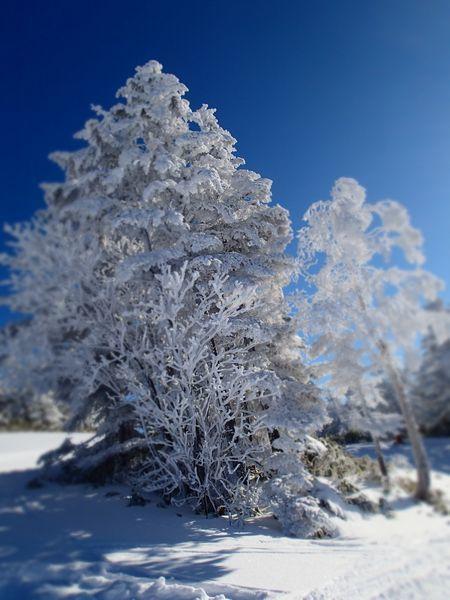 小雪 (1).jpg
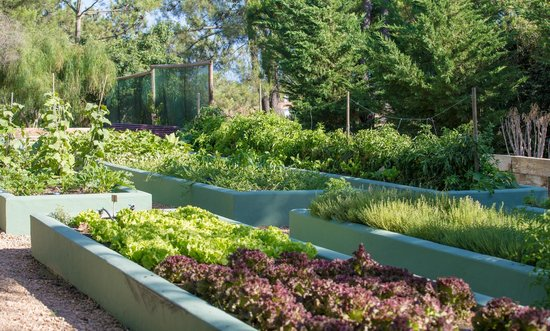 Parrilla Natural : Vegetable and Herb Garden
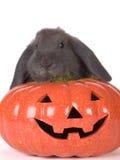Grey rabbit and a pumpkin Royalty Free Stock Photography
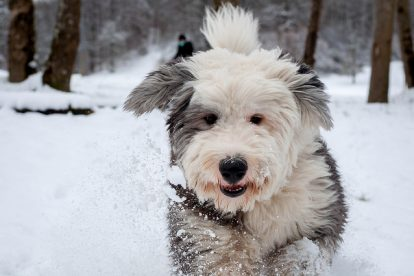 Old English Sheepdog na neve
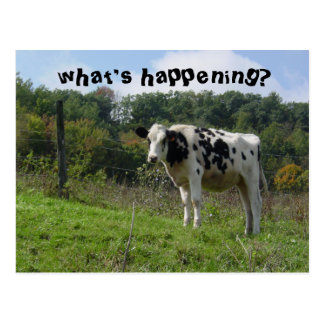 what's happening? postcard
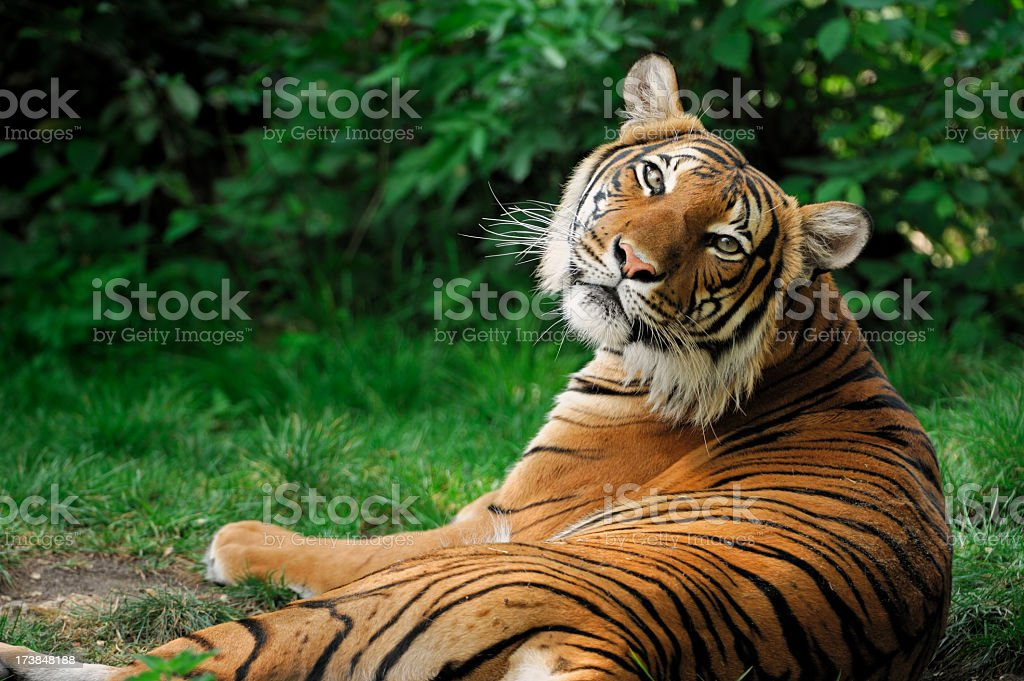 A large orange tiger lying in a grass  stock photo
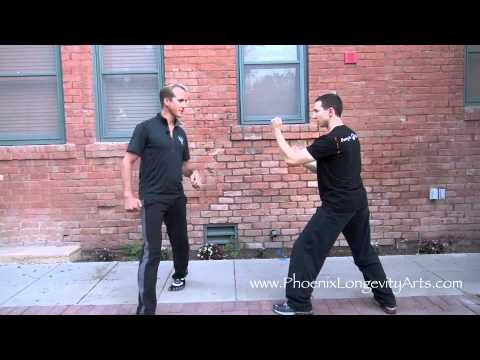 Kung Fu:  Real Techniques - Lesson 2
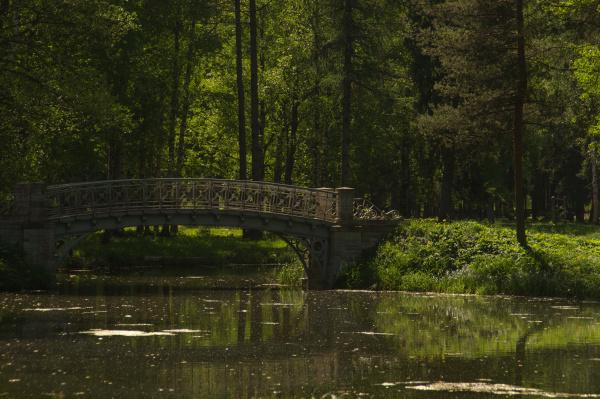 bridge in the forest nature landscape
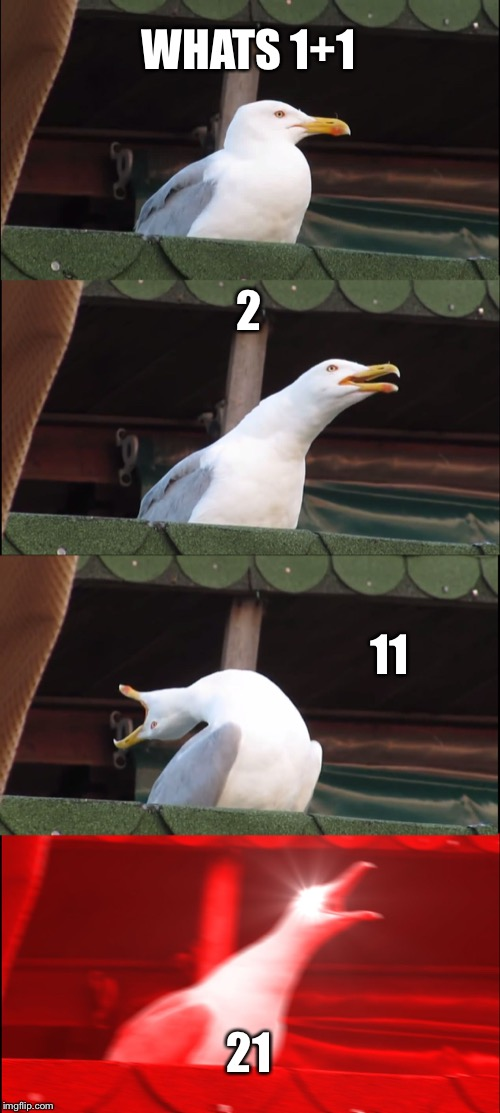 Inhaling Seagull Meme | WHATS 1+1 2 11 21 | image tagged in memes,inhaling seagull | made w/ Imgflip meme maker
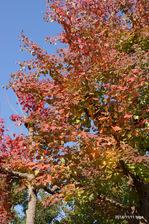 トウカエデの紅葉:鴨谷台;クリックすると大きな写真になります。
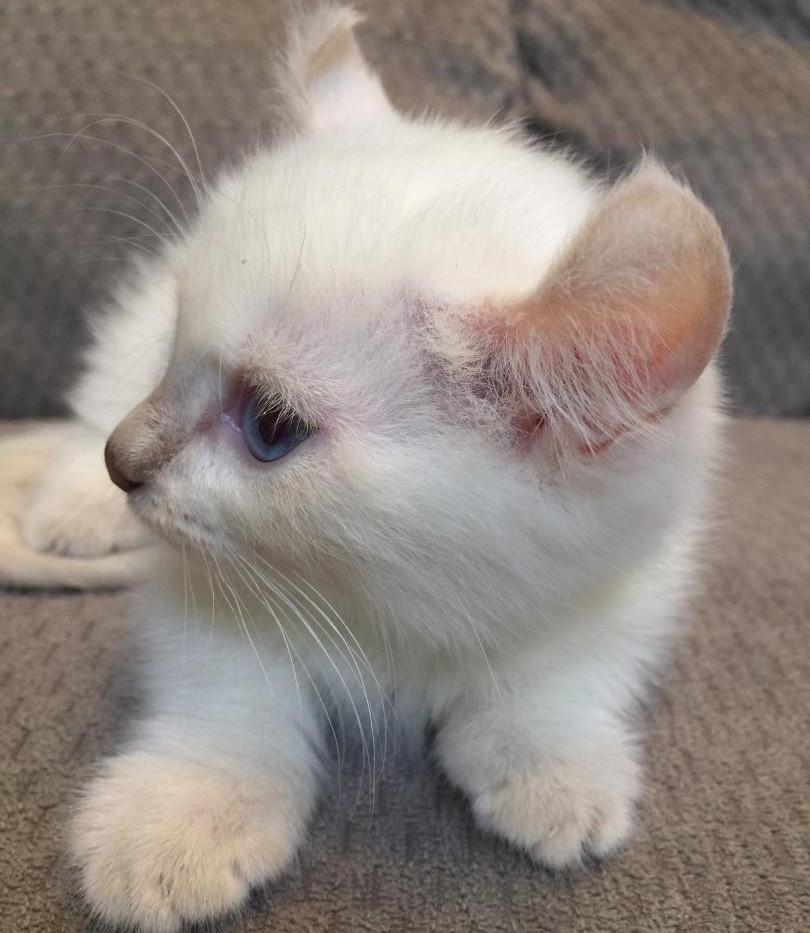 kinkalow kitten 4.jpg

▸ ASSIGNMENT
Set every record down again verbatim, without pictures.

▸ EXERCISE RESULT
 小雪 (1).jpg
 Parrilla Natural : Vegetable and Herb Garden
Grey rabbit and a pumpkin Royalty Free Stock Photography
 Old English Sheepdog na neve
 what's happening? postcard
 A large orange tiger lying in a grass  stock photo
 Kung Fu:  Real Techniques - Lesson 2
 bridge in the forest nature landscape
 Inhaling Seagull Meme | WHATS 1+1 2 11 21 | image tagged in memes,inhaling seagull | made w/ Imgflip meme maker
 トウカエデの紅葉:鴨谷台;クリックすると大きな写真になります。
 kinkalow kitten 4.jpg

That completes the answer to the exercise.